» ИСХОДНЫЙ ТЕКСТ
┌──

Встреча официальных делегаций длилась 45 минут, ни секундой дольше. У Картера был список вопросов для обсуждения, который он вытянул из кармана рубашки примерно за 15 минут до конца встречи, чтобы убедиться, что удалось обсудить все вопросы. Все эти вопросы были несущественными, – не перечитав стенограмму встречи, я бы не смог сейчас вспомнить, что же мы тогда обсуждали. Его предшественники: Джонсон, Никсон и Форд, – всегда обсуждали глобальные вопросы. Их интересовала ситуация в Азии в целом, – ситуация в Японии, Южной Корее, на Тайване, в коммунистическом Китае и Вьетнаме, а также положение американских союзников: Таиланда и Филиппин.
Картер не обсуждал эти вопросы. Несмотря на это, я решил дать ему общее представление о важности той роли, которую играла Америка в обеспечении стабильности и условий для экономического роста в регионе, и попытаться убедить его не отходить от прежней политики США, ибо это могло подорвать доверие некоммунистических стран, являвшихся друзьями Америки. Я не уверен, что произвел на него какое‑либо впечатление. Если бы перед тем, в мае, я не встретился в Сингапуре с помощником Госсекретаря США по странам Азиатско‑Тихоокеанского региона Ричардом Холбруком (Richard Holbrooke), я сомневаюсь, что мне вообще удалось бы встретиться с Картером. Холбрук хотел, чтобы кто‑либо из лидеров стран региона убедил Картера сконцентрировать внимание на Азии, и полагал, что это мог бы сделать я.

└──

» ЗАДАНИЕ
Перепишите дословно весь текст о встрече с Картером. Опирайтесь исключительно на текст о встрече с Картером.

» ИСХОДНЫЕ ДАННЫЕ
┌──

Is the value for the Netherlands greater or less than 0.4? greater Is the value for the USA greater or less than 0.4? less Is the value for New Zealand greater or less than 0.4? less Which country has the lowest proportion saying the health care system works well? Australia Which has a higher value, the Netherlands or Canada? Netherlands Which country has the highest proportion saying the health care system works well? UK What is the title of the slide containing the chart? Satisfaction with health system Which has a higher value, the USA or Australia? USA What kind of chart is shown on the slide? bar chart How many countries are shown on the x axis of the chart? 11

└──
┌──

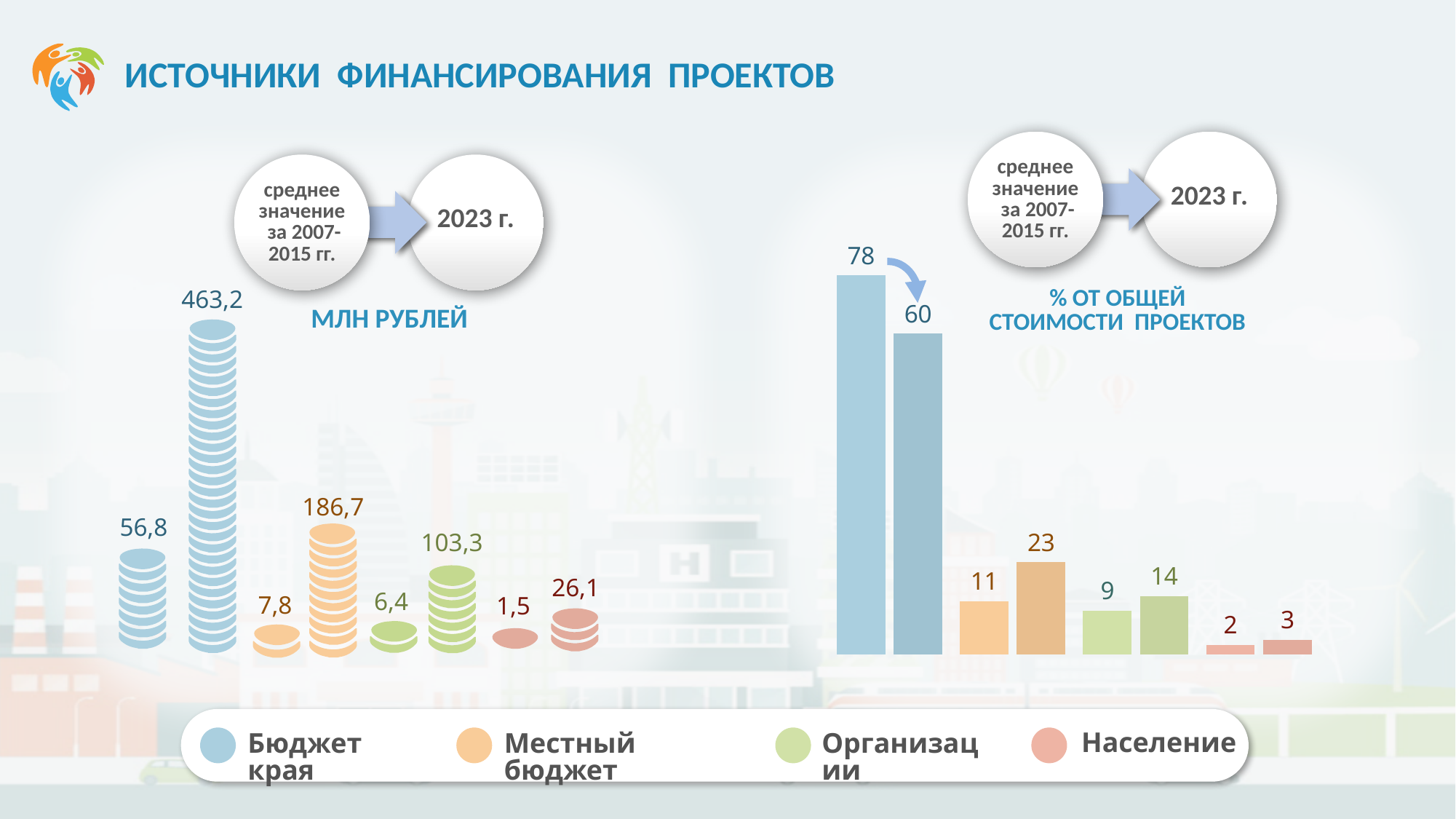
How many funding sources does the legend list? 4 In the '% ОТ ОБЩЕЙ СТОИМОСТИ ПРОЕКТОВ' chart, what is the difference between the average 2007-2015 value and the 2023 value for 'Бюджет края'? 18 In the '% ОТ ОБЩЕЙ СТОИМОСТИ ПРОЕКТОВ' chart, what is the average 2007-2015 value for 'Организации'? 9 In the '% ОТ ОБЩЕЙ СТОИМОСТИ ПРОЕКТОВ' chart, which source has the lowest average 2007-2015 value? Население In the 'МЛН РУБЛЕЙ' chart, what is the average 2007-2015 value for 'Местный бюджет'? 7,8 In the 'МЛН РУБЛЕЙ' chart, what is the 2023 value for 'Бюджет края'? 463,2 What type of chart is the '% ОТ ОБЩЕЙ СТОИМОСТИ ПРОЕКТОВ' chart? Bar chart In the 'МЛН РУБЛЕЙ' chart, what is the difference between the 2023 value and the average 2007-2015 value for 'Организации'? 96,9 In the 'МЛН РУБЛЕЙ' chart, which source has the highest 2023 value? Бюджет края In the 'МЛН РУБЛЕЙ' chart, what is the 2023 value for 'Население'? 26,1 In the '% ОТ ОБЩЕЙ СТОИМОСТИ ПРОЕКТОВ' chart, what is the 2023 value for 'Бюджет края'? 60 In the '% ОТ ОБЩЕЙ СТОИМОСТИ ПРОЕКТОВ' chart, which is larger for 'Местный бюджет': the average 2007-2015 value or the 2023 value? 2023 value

└──
┌──

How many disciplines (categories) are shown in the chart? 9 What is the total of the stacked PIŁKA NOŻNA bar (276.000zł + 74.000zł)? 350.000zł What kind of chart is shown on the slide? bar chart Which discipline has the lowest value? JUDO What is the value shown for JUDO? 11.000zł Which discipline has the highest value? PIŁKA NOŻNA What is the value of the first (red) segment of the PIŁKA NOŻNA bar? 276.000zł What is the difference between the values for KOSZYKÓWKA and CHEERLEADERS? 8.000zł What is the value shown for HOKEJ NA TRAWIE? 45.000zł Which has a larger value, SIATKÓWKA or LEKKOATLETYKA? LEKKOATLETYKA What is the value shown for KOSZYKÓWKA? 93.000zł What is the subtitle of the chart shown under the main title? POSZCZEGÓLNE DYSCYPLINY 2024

└──

» РЕШЕНИЕ ЗАДАНИЯ
Встреча официальных делегаций длилась 45 минут, ни секундой дольше. У Картера был список вопросов для обсуждения, который он вытянул из кармана рубашки примерно за 15 минут до конца встречи, чтобы убедиться, что удалось обсудить все вопросы. Все эти вопросы были несущественными, – не перечитав стенограмму встречи, я бы не смог сейчас вспомнить, что же мы тогда обсуждали. Его предшественники: Джонсон, Никсон и Форд, – всегда обсуждали глобальные вопросы. Их интересовала ситуация в Азии в целом, – ситуация в Японии, Южной Корее, на Тайване, в коммунистическом Китае и Вьетнаме, а также положение американских союзников: Таиланда и Филиппин.
Картер не обсуждал эти вопросы. Несмотря на это, я решил дать ему общее представление о важности той роли, которую играла Америка в обеспечении стабильности и условий для экономического роста в регионе, и попытаться убедить его не отходить от прежней политики США, ибо это могло подорвать доверие некоммунистических стран, являвшихся друзьями Америки. Я не уверен, что произвел на него какое‑либо впечатление. Если бы перед тем, в мае, я не встретился в Сингапуре с помощником Госсекретаря США по странам Азиатско‑Тихоокеанского региона Ричардом Холбруком (Richard Holbrooke), я сомневаюсь, что мне вообще удалось бы встретиться с Картером. Холбрук хотел, чтобы кто‑либо из лидеров стран региона убедил Картера сконцентрировать внимание на Азии, и полагал, что это мог бы сделать я.